LISTED ENTRIES:
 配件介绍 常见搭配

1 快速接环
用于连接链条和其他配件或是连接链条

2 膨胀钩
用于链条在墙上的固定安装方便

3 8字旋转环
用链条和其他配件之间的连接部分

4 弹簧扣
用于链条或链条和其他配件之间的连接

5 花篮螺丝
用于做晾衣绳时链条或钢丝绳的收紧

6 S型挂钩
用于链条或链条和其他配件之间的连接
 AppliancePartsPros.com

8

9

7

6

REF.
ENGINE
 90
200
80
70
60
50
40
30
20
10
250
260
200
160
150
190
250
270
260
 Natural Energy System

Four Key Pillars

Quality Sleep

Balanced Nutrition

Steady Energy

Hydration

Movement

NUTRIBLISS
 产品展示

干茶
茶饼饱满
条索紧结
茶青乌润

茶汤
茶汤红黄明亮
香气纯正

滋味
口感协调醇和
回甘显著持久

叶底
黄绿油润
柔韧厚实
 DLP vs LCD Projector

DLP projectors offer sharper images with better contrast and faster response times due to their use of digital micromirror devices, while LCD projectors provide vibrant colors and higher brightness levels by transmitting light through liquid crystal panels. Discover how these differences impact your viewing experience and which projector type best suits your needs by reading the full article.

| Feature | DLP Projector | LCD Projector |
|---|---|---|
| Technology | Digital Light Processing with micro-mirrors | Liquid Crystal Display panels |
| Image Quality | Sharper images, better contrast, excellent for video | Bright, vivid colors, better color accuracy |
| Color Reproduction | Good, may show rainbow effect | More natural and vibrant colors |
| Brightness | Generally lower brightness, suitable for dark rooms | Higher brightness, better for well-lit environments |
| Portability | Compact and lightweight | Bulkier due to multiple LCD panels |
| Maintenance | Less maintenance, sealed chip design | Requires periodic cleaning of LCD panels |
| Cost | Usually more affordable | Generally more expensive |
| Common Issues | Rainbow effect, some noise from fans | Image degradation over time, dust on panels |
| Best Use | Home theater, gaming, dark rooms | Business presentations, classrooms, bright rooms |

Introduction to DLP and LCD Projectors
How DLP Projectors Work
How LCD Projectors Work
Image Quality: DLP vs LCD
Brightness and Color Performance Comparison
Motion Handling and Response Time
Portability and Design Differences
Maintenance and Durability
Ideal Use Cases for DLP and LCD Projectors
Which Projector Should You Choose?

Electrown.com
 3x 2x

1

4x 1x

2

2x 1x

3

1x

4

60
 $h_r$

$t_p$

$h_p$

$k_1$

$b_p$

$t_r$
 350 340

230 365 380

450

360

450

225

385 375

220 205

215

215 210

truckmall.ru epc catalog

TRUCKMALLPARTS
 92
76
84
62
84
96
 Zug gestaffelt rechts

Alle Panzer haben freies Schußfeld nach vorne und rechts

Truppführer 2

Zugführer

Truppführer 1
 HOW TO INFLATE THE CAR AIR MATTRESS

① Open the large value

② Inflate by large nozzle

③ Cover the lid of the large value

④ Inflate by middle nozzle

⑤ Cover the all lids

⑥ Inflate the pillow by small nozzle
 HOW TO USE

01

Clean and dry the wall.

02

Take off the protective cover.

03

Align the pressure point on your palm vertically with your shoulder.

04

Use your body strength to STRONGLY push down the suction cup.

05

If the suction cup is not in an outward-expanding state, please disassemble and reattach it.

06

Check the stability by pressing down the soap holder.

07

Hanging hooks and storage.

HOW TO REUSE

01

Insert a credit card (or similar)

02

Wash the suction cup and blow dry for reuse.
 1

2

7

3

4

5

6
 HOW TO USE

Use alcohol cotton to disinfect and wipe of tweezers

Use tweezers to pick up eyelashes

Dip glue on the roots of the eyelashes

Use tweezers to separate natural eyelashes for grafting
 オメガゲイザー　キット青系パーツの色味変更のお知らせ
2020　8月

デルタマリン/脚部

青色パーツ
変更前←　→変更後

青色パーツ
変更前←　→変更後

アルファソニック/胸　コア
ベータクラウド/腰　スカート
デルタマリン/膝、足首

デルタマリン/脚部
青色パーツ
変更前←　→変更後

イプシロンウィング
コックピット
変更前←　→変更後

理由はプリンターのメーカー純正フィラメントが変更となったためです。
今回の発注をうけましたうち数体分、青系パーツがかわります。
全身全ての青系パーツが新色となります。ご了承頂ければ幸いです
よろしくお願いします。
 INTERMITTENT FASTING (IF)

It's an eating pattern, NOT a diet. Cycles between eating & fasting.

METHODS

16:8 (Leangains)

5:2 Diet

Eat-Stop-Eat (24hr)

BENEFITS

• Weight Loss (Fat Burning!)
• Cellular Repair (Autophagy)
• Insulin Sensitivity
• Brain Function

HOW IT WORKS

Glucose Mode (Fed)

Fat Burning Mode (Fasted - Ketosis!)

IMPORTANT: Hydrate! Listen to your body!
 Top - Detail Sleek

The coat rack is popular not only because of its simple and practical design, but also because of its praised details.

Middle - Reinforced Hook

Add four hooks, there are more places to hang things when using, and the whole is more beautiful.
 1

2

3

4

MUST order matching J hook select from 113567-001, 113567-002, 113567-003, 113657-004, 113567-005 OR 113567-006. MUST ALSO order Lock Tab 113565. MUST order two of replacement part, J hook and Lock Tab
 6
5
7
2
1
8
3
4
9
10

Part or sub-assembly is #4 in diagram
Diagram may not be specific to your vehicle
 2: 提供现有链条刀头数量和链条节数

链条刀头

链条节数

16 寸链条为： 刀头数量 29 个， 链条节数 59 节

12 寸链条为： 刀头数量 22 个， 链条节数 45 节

EXERCISE INSTRUCTIONS: Select, from the listing, all lines that include the word "value".

SOLUTION TO THE EXERCISE:
① Open the large value
③ Cover the lid of the large value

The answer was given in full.